Ariane Gavaud et al. Crit Care Med. 2019 Apr.

Abstract

Objectives: To evaluate reliability and feasibility of the respiratory variability of pulmonary velocity-time integral as a new dynamic marker of fluid responsiveness in mechanically ventilated patients.

Design: Prospective observational study.

Setting: Medical-surgical ICU of a general hospital.

Patients: Fifty mechanically ventilated patients with acute circulatory failure.

Interventions: Transthoracic echocardiography was performed at inclusion (transthoracic echocardiography baseline). Fluid therapy was prescribed to patients exhibiting one value greater than or equal to 13% among commonly used variables of fluid responsiveness: respiratory variability of aortic velocity-time integral, respiratory variability of inferior vena cava diameter, or pulse pressure variation.

Measurements and main results: Respiratory variability of pulmonary velocity-time integral was assessed at baseline. Respiratory variability of pulmonary velocity-time integral was significantly greater in patients who received fluid therapy (26.9 ± 12.5% vs 6.2 ± 4.3%; p < 0.0001).

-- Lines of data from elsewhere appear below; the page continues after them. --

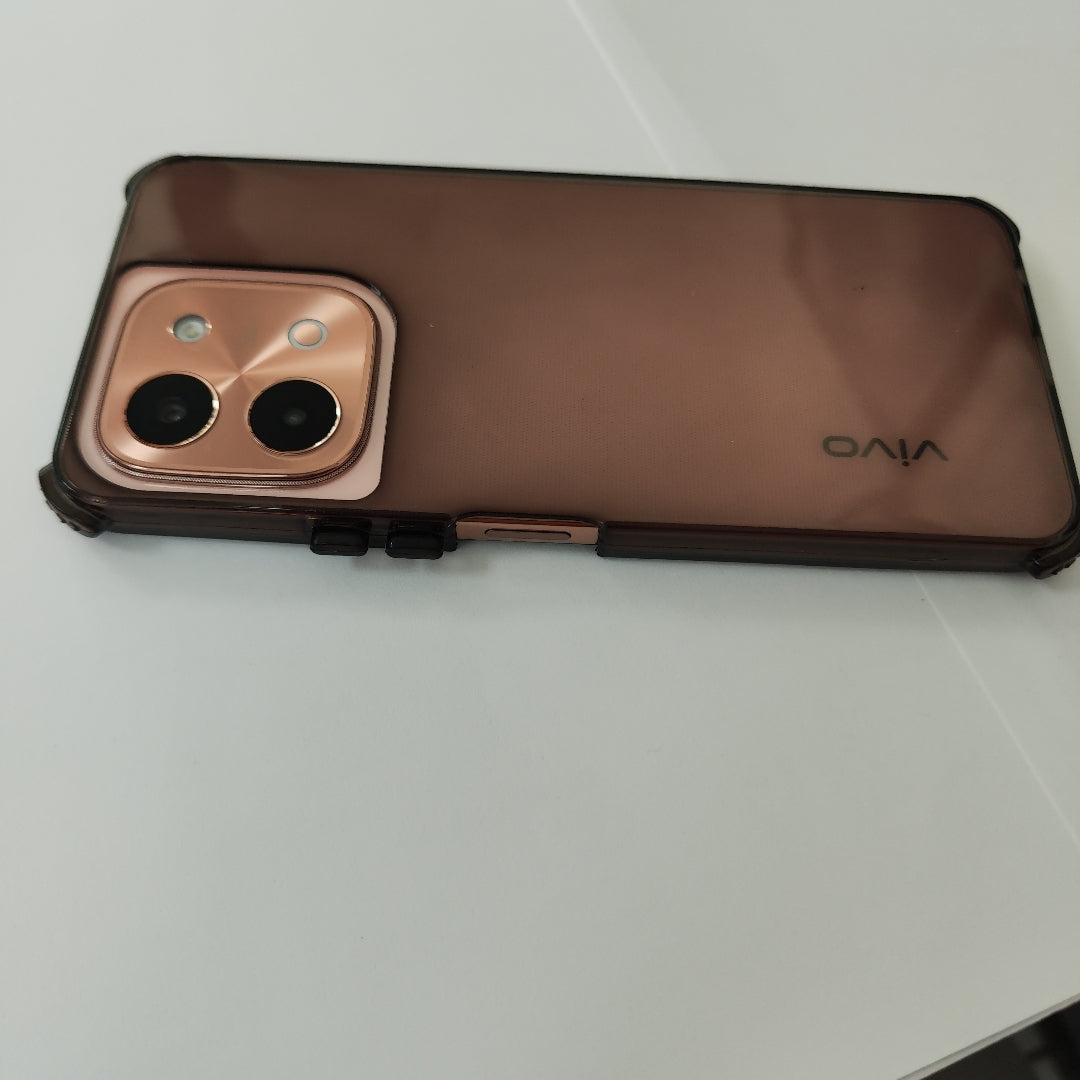 CELULAR VIVO Y28 V2352 256 GB 8 GB RAM (SEMINUEVO)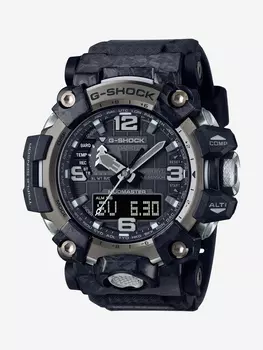 Наручные часы Casio G-SHOCK GWG-2000-1A1, Черный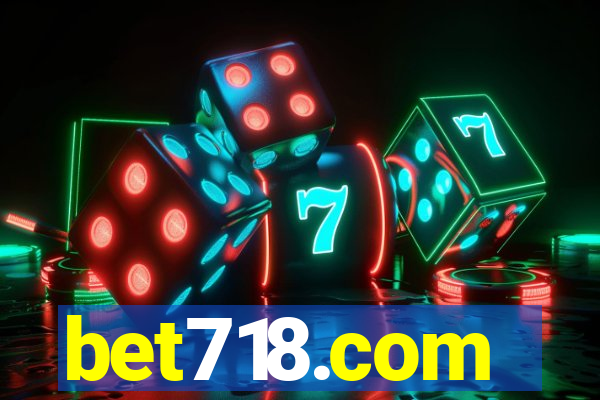 bet718.com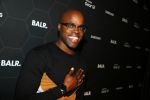 Amsterdam 29 oktober 2015 
Presentatie nieuwe samsung smart watch in samenwerking met BALR. in the harbour club.
Jandino Asporaat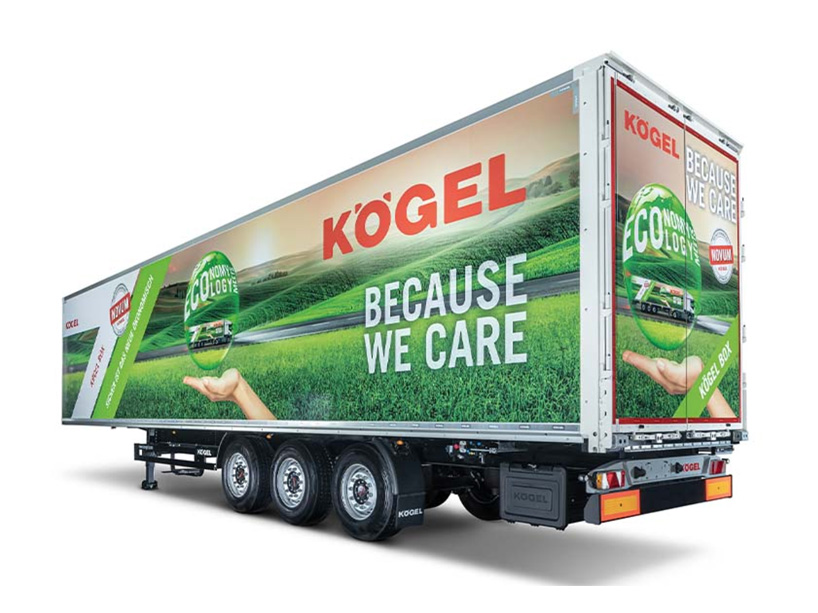 Kögel Box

Respiratory variability of pulmonary velocity-time integral was correlated with respiratory variability of aortic velocity-time integral (r = 0.75; p < 0.0001), respiratory variability of inferior vena cava diameter (r = 0.42; p < 0.01), and pulse pressure variation (r = 0.87; p < 0.0001) at baseline and with the relative increase in cardiac output after fluid therapy (r = 0.44; p = 0.019). Fluid responsiveness was defined as a 10% increase in cardiac output after fluid therapy, assessed by a second transthoracic echocardiography. Respiratory variability of pulmonary velocity-time integral was associated with fluid responsiveness (adjusted odds ratio, 1.58; 95% CI, 1.08-2.32; p = 0.002). Area under the receiver operating characteristics curve was 0.972, and a value of respiratory variability of pulmonary velocity-time integral greater than or equal to 14% yielded a sensitivity of 92% and specificity of 87% to predict fluid responsiveness. Interobserver reproducibility was excellent (intraclass correlation coefficient = 0.94).

Conclusions: Respiratory variability of pulmonary velocity-time integral is a simple and reliable marker of fluid responsiveness for ventilated patients in ICU.